Each year, Medicare compares plan bids with the relevant benchmark for providing the comprehensive bundle of services mandated by Medicare Parts A and B (except hospice services) for an average beneficiary. If the bid is below the benchmark, the plan is paid its bid plus three-fourths of the difference between the benchmark and the bid. The plan must use the “excess” payment for additional (nonrequired) benefits, reduced cost sharing, or Part B or Part D premium reductions. Plans bidding above the benchmark are paid the benchmark and must charge their participants the difference between their bid and the benchmark. The basic payment is adjusted for an enrollee’s risk profile using a methodology that incorporates information on the individual’s demographic characteristics and previous use of hospital inpatient and ambulatory services. The quality of care in MA plans is measured more fully and there is a longer history of performance data collection than is the case for FFS Medicare.
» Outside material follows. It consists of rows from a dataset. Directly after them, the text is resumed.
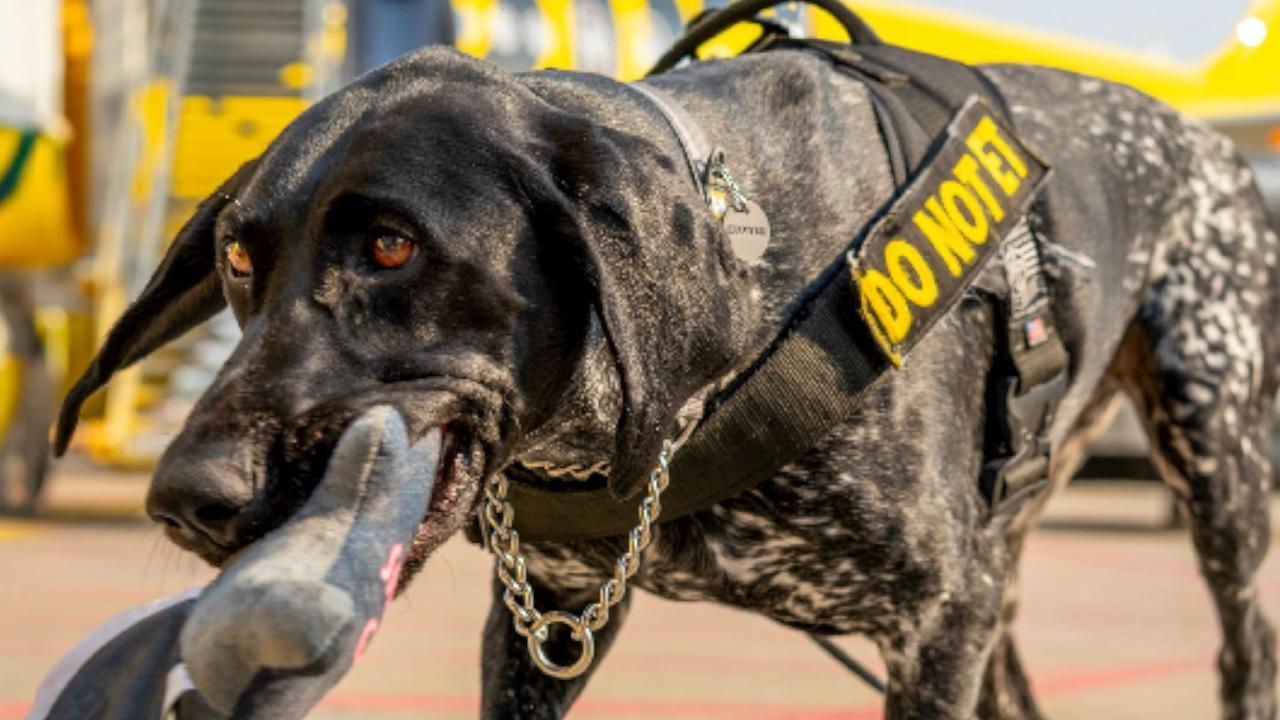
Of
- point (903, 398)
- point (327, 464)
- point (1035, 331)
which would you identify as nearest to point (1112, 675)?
point (1035, 331)

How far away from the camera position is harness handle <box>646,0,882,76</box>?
3441 millimetres

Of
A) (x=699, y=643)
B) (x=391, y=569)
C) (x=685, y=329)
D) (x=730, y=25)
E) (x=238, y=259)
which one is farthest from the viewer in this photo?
(x=699, y=643)

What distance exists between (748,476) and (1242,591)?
1.62 meters

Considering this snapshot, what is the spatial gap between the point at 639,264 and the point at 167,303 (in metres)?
0.77

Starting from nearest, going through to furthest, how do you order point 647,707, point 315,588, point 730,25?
point 315,588 → point 730,25 → point 647,707

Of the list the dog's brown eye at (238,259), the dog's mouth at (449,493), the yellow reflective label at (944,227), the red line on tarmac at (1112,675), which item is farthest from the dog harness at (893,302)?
the red line on tarmac at (1112,675)

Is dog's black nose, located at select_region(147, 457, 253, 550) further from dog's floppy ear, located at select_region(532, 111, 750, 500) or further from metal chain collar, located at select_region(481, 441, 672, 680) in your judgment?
metal chain collar, located at select_region(481, 441, 672, 680)

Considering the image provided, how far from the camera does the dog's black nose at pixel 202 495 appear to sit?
201 centimetres

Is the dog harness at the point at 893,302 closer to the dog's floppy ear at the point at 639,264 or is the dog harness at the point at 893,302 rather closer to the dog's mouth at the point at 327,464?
the dog's floppy ear at the point at 639,264

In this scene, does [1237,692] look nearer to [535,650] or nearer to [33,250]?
[535,650]

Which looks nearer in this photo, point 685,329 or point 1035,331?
point 685,329

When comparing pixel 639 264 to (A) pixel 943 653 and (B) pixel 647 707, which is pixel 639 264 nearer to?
(A) pixel 943 653

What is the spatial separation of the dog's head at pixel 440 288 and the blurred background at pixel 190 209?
311 cm

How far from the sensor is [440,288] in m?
2.26
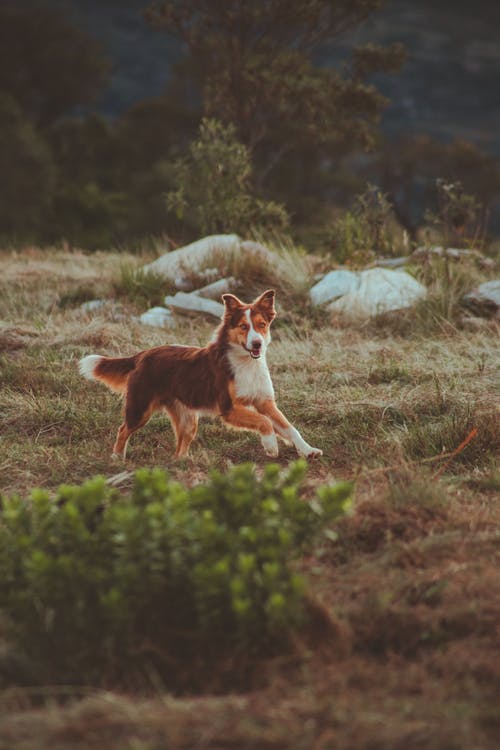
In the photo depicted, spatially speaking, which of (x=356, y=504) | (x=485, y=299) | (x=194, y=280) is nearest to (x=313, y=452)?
(x=356, y=504)

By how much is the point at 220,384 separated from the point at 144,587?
251 cm

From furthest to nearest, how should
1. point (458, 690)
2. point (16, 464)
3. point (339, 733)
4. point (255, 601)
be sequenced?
point (16, 464)
point (255, 601)
point (458, 690)
point (339, 733)

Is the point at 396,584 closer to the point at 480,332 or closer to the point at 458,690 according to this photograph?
the point at 458,690

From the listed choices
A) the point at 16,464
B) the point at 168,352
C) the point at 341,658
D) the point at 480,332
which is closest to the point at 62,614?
the point at 341,658

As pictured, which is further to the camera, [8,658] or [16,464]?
[16,464]

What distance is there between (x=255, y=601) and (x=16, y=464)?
2826mm

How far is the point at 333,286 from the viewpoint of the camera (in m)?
9.83

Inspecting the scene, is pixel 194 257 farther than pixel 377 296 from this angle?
Yes

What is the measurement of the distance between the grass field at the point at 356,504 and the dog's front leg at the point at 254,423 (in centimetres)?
28

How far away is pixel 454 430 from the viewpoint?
209 inches

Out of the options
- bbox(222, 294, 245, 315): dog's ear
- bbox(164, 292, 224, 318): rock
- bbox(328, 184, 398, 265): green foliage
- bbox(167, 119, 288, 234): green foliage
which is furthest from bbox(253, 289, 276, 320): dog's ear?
bbox(167, 119, 288, 234): green foliage

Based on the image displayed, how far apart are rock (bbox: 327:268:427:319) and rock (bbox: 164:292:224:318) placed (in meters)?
1.34

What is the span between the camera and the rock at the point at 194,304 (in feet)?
30.9

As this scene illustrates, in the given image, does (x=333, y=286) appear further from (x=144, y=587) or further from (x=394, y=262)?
(x=144, y=587)
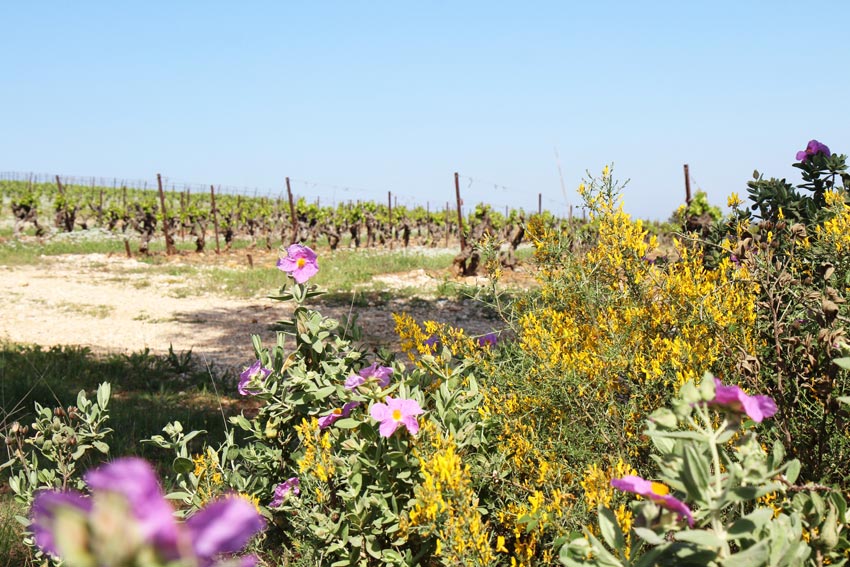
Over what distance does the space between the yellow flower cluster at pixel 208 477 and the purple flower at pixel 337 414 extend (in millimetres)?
387

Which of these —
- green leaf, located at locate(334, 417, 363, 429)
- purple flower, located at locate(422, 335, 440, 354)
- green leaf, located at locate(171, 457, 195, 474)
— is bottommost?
green leaf, located at locate(171, 457, 195, 474)

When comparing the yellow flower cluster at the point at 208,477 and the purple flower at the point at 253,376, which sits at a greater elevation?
the purple flower at the point at 253,376

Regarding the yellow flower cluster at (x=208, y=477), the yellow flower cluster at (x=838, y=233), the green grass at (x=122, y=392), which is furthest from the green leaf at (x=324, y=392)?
the yellow flower cluster at (x=838, y=233)

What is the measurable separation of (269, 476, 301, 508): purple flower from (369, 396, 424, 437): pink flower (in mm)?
570

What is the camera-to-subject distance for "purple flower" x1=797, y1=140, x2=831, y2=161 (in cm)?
321

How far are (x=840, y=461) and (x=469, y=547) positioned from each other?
3.58ft

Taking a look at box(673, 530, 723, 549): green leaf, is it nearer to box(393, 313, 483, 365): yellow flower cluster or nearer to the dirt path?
box(393, 313, 483, 365): yellow flower cluster

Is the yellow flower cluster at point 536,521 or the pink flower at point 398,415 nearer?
the yellow flower cluster at point 536,521

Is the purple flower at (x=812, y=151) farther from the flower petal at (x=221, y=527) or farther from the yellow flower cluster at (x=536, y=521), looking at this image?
the flower petal at (x=221, y=527)

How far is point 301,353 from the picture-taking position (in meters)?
2.67

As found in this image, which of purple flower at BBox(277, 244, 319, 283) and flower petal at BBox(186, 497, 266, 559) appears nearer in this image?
flower petal at BBox(186, 497, 266, 559)

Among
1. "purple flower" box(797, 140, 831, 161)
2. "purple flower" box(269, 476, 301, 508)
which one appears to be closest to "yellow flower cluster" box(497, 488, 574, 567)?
"purple flower" box(269, 476, 301, 508)

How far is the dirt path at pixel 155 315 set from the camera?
8391mm

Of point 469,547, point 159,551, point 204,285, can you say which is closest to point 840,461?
point 469,547
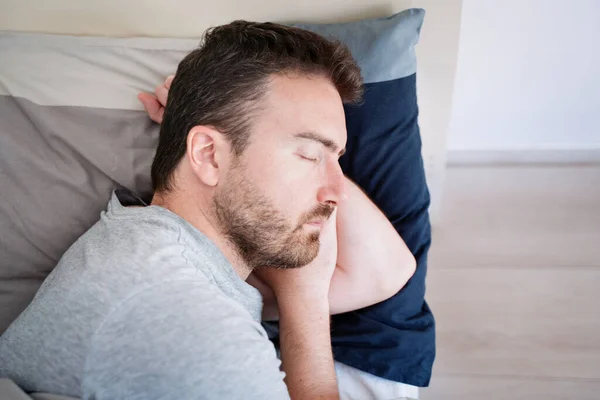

The Health Plan Employer Data and Information Set is used for data collection, and those measures show general improvement over time; some measures remain low, however, and there is substantial variation among overall plan scores (MedPAC,
2005c). It is unclear how the payment methods have affected quality and, given the major changes in those methods over the last decade, it would be difficult to attribute quality change to any specific incentive in the payment system.
AAP (American Academy of Pediatrics). 2005. 2006 RBRVS: What Is It and How Does It Affect Pediatrics? [Online]. Available: http://www.aap.org/visit/rbrvsbrochure.pdf [accessed December 7, 2005].
MedPAC (Medicare Payment Advisory Commission). 2005a. Hospital Acute Inpatient Services Payment System. Washington, DC: MedPAC.
MedPAC. 2005b. Report to the Congress: Medicare Payment Policy. Washington, DC: MedPAC.
MedPAC. 2005c. A Data Book: Healthcare Spending and the Medicare Program. Washington, DC: MedPAC.
MedPAC. 2005d. MedPAC Data Runs. Washington, DC: MedPAC.
MedPAC. 2006. Report to the Congress: Medicare Payment Policy. Washington, DC: MedPAC.
Wilensky GR. 2005. The twin policy challenges of Medicare physician payment and Medicaid. Health Affairs w5-333–w5-334.
Worzala C, Pettengill J, Ashby J. 2003. Challenges and opportunities for Medicare’s original prospective payment system. Health Affairs 22(6):175–182.